Selon ce responsable qui n'a pas souhaité être identifié, "il n'y a pas eu d'instruction pour ne pas écrouer", mais "certains magistrats évitent d'incarcérer sur l'EPM" depuis la publication fin août du rapport de la contrôleure générale des lieux de privation de liberté (CGLPL).

Un rapport "très très mal vécu par les personnels", confie-t-il, sans nier le manque d'effectifs et de moyens, et "l'état très dégradé de certaines cellules", imputé aux détenus.

- Draps pour "yoyos" -

Sur les murs des unités de détention, de longs lambeaux de draps déchirés pendent aux fenêtres, des "yoyos" qui permettent aux détenus d'envoyer des objets d'une cellule à l'autre.

D., 17 ans, a lesté son "yoyo" avec un morceau de mousse prélevé sur son matelas et s'en sert pour "passer des trucs, comme des CDs..."

Incarcéré depuis un an dans l'unité n°3, D. est arrivé à Marseille en 2022 depuis la Tunisie. Déjà arrêté cinq fois pour "du deal de coke", il purge sa deuxième peine à La Valentine.

D. n'a "rien à dire" sur ses conditions de détention, rechigne aux cours théoriquement obligatoires et reste interloqué quand la sénatrice évoque la possibilité de passer un diplôme. "Ca va, on fait nos petites bêtises..."

"On a actuellement une dizaine de mineurs qu'on voit très régulièrement, parfois jusqu'à 6 ou 7 fois avant leur majorité", commente le directeur-adjoint.

Y., 17 ans, originaire de Nice, est à l'EPM depuis quatre mois. Lui aussi évoque les "bêtises" qui lui ont valu son transfert à l'unité n°1, réservée aux cas nécessitant une "gestion individualisée". Les murs sont couverts de graffitis salaces ou injurieux, les sanitaires souillés. "On m'a mis ici pour des bagarres", mais il espère retourner d'ici deux semaines dans son unité d'origine, "plus propre". "Faut que ça ferme ici !"

A la sénatrice, il se plaint de son matelas "trop dur", de l'eau "tiède" de la douche, mais apprécie les activités, sport ou ateliers.

Comme 70% des détenus de l'EPM, Y. est en attente de jugement, "depuis quatre mois".

En moyenne, les mineurs, de plus de 16 ans pour 81% d'entre eux, restent incarcérés un mois et 20 jours à l'EPM. Mais certains lourdement condamnés peuvent y passer plusieurs années. 77% sont emprisonnés pour des faits liés au trafic de drogue.

- Fin des "grilles" -

Ce samedi, le quartier disciplinaire, fraîchement repeint, est vide. Trois locaux exigus, barreaudés du sol au plafond, y servaient jusqu'à fin août à isoler certains détenus, "le temps qu'ils se calment", explique le chef de la détention. Cette "mise en grille", jugée "inhumaine et dégradante" par la CGLPL, a depuis été proscrite par le ministre de la Justice Gérald Darmanin.
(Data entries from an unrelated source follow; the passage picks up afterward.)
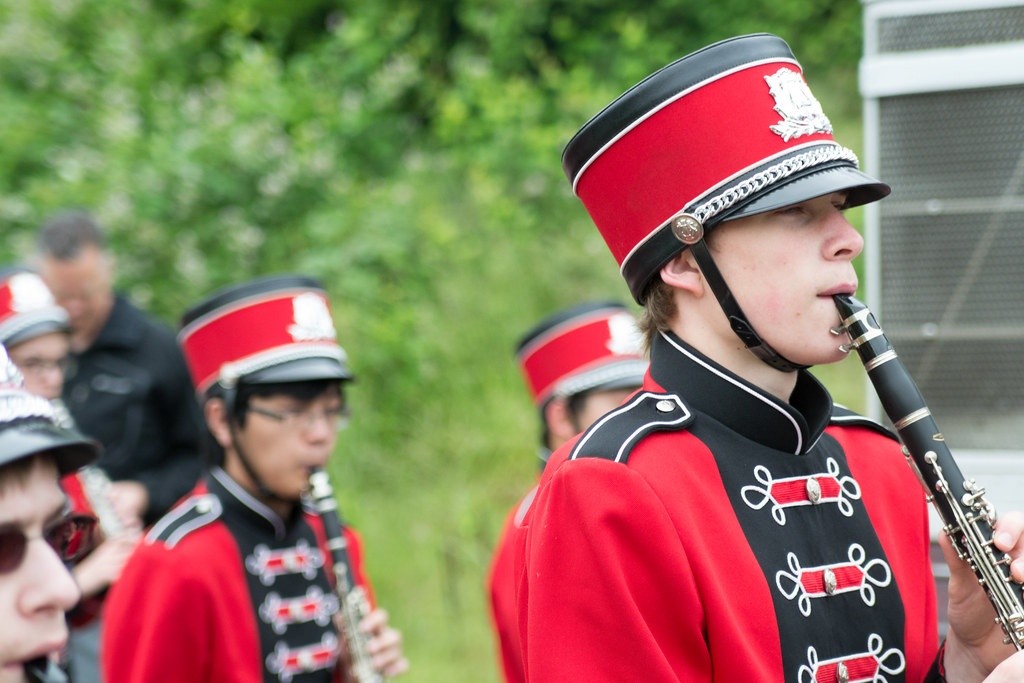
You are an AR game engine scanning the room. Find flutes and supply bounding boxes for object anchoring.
[831,292,1024,650]
[301,467,385,682]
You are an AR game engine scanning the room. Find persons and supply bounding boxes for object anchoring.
[488,301,650,683]
[0,345,100,683]
[101,278,409,683]
[527,34,1024,683]
[37,215,210,524]
[0,270,141,683]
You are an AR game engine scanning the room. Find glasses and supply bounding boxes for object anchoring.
[0,514,100,567]
[243,404,348,434]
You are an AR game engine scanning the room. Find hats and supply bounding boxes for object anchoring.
[175,276,353,410]
[561,31,891,307]
[512,300,651,414]
[0,345,102,480]
[0,267,78,348]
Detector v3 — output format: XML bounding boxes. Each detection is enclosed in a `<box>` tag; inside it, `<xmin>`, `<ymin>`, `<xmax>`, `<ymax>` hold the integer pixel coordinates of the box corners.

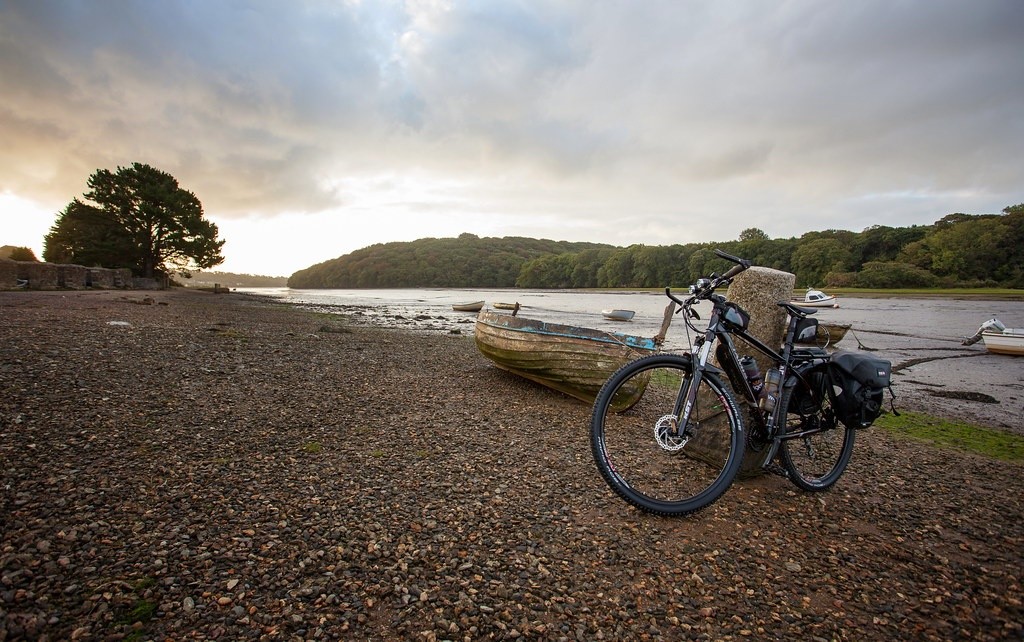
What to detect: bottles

Autres effets immédiats du rapport, tous les matelas ont été changés, les quantités "réglementaires" de nourriture contrôlées, et le pain distribué le matin au lieu du midi pour garantir un petit-déjeuner.

"Je ne dis pas qu'on fait tout bien, il y a des manquements", admet le chef de la détention, qui met en avant un "manque de personnel". "Les effectifs théoriques ne sont couverts qu'à 80%", confirme le directeur-adjoint, invoquant également "un absentéisme historique élevé".

"Il faudrait des moyens supplémentaires pour répondre aux besoins notamment en psychiatrie", insiste-t-il, évoquant ceux qui "entendent des voix" ou ont des "traits paranoïaques ou schizophrènes".

Autre problème criant, l'unité sanitaire, gérée par l'Assistance publique-Hôpitaux de Marseille, ferme vers 16H15. Au-delà, et le weekend, il faut appeler les pompiers.

Néanmoins, reconnaît-il, "le rapport de la contrôleure générale a enclenché des actions rapides et l'attribution de moyens supplémentaires".

"Il y a une évolution positive", estime aussi la sénatrice Anne Souyris, qui relève "des améliorations sur la nourriture, les activités et la planification de la réfection", tout en réclamant "des postes en urgence" et une "réflexion globale sur la prévention de la récidive et la réinsertion".